▸ What you should do: Count the lines in the items below that contain the string "viewBox". Reply with the number alone.

▸ Records to use:
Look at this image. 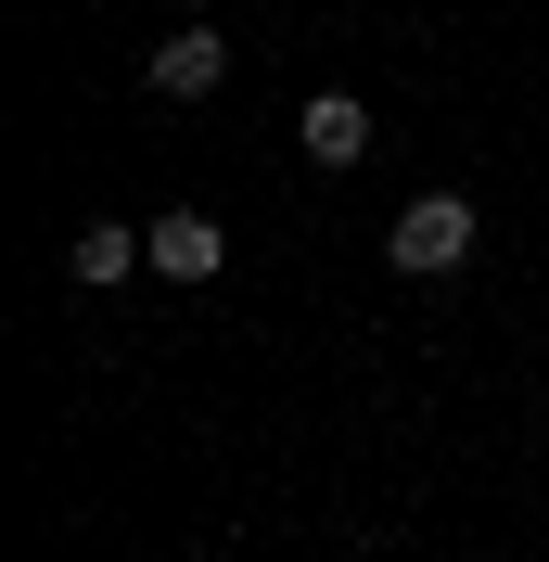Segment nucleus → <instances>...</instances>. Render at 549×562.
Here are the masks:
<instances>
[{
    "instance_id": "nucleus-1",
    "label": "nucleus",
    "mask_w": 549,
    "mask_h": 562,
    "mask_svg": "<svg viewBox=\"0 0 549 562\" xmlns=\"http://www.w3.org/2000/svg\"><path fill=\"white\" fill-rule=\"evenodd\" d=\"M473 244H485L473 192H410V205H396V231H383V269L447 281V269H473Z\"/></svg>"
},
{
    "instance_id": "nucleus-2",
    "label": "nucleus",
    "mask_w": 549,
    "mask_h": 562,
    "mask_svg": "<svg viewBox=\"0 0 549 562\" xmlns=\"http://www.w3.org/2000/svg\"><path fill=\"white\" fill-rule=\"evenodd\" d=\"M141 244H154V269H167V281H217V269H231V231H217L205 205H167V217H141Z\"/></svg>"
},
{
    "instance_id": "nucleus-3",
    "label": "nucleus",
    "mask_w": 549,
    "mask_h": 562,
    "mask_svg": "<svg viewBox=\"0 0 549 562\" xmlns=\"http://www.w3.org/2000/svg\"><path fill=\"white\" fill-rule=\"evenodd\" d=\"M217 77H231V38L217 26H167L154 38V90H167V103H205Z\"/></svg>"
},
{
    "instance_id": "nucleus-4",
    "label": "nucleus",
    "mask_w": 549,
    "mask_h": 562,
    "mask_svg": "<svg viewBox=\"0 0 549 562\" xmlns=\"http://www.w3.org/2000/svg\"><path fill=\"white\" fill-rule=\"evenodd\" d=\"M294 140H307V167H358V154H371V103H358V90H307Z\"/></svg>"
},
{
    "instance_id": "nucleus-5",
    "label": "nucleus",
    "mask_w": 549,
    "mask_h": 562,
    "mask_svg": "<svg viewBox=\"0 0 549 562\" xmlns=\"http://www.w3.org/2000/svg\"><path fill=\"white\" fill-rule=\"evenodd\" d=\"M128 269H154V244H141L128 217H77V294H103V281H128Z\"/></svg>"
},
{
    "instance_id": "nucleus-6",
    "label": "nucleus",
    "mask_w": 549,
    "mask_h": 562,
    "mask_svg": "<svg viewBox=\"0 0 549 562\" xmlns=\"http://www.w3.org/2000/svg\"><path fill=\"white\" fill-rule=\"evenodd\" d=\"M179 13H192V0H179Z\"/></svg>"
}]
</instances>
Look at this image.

==

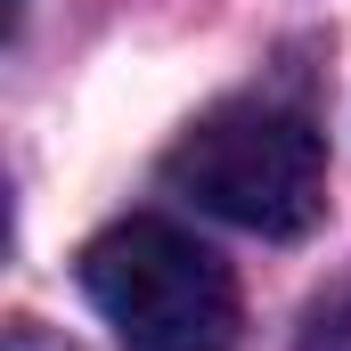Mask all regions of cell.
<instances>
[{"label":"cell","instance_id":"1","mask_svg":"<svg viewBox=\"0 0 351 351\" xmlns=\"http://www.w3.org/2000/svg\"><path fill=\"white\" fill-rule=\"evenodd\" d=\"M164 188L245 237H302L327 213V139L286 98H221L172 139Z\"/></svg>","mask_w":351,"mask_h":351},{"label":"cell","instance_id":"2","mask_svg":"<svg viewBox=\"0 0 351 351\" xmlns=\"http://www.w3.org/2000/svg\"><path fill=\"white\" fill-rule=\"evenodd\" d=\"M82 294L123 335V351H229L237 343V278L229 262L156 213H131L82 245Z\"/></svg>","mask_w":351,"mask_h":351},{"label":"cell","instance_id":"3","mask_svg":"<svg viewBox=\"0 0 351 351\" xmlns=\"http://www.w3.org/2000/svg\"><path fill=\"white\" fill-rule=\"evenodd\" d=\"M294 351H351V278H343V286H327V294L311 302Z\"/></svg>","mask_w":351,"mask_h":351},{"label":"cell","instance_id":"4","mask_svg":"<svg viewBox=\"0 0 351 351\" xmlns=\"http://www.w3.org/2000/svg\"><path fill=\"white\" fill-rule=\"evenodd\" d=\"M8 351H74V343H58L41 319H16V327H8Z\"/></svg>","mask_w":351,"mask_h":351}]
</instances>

▸ Full solution: 7